Shivam Patel, third year biology major at the University, says that “scientific discoveries are igniting the core of medical technology. Creating the structure of an organ is impressive, but accounting for how it functions with the rest of the body is even more impressive. It never ceases to amaze me how much science can do.”

“But debating the discovery,” said Patel, “it is quite difficult to see all the complications arising from the organ associating with other cells by hormones and nerve endings. Will [synthetic organs] function properly with respect to the long-term goal is the big question.”

The key to synthesizing the artificial trachea was to create an almost exact replica. A host of engineers and scientists at University College London were able to “craft a perfect copy of Beyene’s trachea and two main bronchi out of glass,” according to BBC.

Dr.
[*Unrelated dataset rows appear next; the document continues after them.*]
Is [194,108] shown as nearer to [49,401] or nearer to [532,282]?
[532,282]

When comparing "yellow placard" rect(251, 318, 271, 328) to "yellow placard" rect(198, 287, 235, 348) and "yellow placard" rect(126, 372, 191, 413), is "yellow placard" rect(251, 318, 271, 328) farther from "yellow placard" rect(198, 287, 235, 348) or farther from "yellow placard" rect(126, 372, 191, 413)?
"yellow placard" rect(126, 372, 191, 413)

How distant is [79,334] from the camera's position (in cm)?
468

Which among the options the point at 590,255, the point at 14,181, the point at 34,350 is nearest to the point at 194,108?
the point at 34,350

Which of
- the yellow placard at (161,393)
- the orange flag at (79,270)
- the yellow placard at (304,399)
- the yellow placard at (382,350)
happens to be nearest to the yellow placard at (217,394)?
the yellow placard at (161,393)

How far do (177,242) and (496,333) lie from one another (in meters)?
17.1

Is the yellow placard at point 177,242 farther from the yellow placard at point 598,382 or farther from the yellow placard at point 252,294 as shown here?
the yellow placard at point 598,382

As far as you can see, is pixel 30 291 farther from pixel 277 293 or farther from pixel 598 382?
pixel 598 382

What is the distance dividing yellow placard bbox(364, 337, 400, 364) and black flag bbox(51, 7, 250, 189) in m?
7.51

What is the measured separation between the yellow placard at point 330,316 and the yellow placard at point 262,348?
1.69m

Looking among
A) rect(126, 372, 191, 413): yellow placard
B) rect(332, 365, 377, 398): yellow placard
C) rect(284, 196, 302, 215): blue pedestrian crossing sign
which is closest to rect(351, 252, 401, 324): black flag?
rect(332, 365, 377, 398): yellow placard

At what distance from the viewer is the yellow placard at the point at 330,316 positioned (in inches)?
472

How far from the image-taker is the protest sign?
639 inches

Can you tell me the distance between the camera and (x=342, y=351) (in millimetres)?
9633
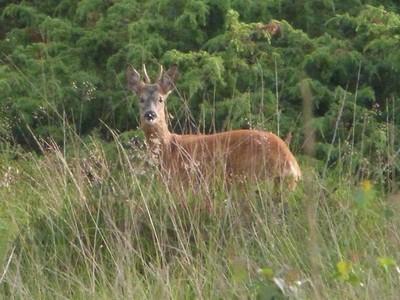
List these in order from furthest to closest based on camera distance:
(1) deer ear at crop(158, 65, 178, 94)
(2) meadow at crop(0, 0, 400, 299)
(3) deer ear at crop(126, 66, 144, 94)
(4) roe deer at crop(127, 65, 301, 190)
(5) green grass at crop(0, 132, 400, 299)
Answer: (3) deer ear at crop(126, 66, 144, 94)
(1) deer ear at crop(158, 65, 178, 94)
(4) roe deer at crop(127, 65, 301, 190)
(2) meadow at crop(0, 0, 400, 299)
(5) green grass at crop(0, 132, 400, 299)

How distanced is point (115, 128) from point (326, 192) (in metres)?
4.55

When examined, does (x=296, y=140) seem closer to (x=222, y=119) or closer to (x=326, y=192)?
(x=222, y=119)

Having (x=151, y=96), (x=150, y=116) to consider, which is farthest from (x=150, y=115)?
(x=151, y=96)

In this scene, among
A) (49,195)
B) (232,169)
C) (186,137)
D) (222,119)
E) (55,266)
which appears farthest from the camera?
(222,119)

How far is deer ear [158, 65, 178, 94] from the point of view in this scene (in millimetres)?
10641

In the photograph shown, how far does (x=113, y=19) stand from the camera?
12125 millimetres

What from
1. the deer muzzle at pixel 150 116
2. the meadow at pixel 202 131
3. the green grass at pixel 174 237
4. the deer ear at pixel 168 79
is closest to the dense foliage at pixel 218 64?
the meadow at pixel 202 131

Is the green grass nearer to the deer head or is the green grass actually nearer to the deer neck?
the deer neck

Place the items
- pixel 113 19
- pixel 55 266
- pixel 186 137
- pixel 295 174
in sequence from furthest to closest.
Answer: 1. pixel 113 19
2. pixel 186 137
3. pixel 295 174
4. pixel 55 266

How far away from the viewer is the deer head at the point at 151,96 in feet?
35.6

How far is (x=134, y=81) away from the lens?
36.0 ft

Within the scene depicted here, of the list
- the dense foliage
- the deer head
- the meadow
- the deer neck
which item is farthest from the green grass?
the deer head

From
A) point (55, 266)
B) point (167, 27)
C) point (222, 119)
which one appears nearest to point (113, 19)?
point (167, 27)

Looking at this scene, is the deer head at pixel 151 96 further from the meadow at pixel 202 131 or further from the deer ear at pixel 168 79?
the meadow at pixel 202 131
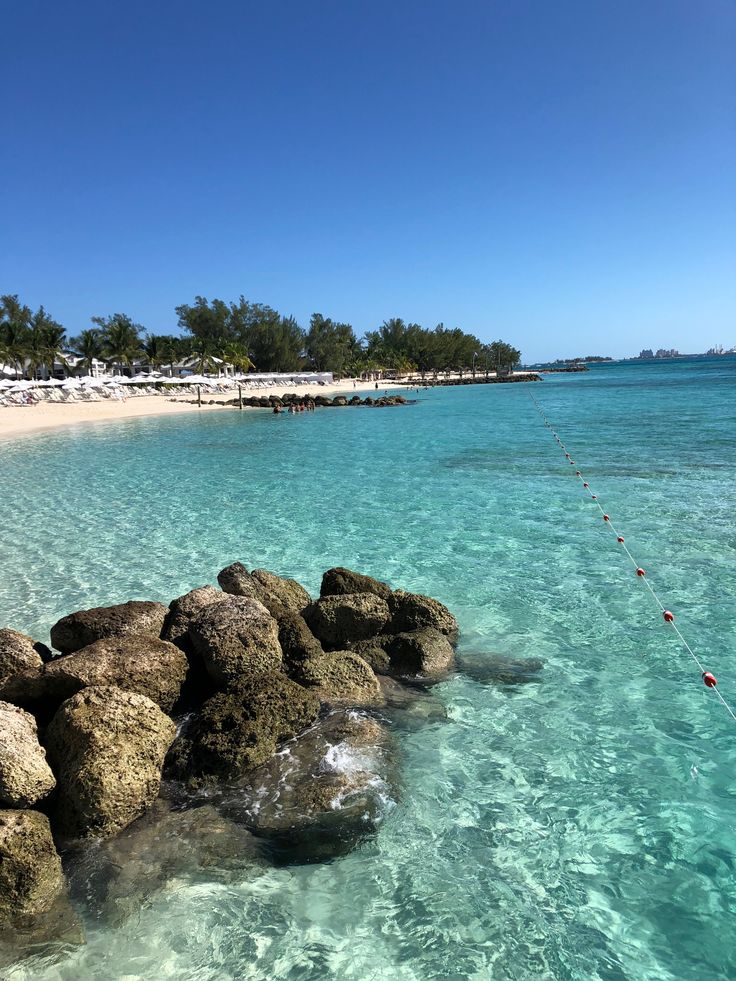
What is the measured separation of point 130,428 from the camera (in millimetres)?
38562

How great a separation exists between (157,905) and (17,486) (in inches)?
662

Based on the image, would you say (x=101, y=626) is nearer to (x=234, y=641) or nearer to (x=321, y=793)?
(x=234, y=641)

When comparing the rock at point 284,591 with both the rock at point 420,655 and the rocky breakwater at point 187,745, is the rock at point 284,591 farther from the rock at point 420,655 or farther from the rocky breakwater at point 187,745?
the rock at point 420,655

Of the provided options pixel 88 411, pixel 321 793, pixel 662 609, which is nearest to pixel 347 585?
pixel 321 793

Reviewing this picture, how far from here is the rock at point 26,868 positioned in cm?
356

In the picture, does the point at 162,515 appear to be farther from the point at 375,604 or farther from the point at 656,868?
the point at 656,868

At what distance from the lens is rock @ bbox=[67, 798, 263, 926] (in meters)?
3.74

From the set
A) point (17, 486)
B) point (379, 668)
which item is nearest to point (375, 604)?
point (379, 668)

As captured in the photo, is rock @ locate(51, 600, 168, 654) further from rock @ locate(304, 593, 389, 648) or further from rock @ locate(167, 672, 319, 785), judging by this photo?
rock @ locate(304, 593, 389, 648)

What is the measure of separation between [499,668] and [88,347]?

Azzam Elayan, chemistry professor at the University, said “The successful construction of a windpipe, using a synthetic polymer scaffold and the patient’s own stem cells, and the successful implant operation which followed were nothing short of remarkable! This is particularly true considering the fact that the effort required expertise in various areas of inquiry, including polymer chemistry and tissue engineering.”

This synthetic windpipe was then flown over to the Karolinska Institute in Stockholm where somatic stem cells taken from Beyene’s bone marrow were used to create an extracellular matrix on the plastic windpipe which was transplanted into Beyene.

Somatic stem cells taken from his bone marrow, and cells taken from the mucus lining of his nose were implanted during the operation. These cells were able to divide and grow and turn the inert windpipe scaffold into an organ indistinguishable from a normal healthy one, according to BBC.

The surgery marks a groundbreaking success in the use of somatic stem cell therapy. Something that was once marked as too difficult to use is now being utilized to save lives.

“This is a loud testament to the innovative power of curiosity and experimentation and to the ability of the human body to regenerate despite, at times, very modest odds,” said Elayan.

“Thanks to nanotechnology, this new branch of regenerative medicine, we are now able to produce a custom-made windpipe within two days or one week,” said Macchiarini in an interview with BBC. “This is a synthetic windpipe. The beauty of this is you can have it immediately. There is no delay. This technique does not rely on a human donation.”

Beyene looks forward to finishing his studies and visiting his family back in Eritrea.

“This revolutionary repairing of damaged organs has provided not only a platform for future regeneration research but also hope for those with infected organs at the present,” said Momna Ayub, freshman chemistry major.

“This research has been a worldwide effort and such a landmark discovery reminds us that we must always continue to strive for progress.”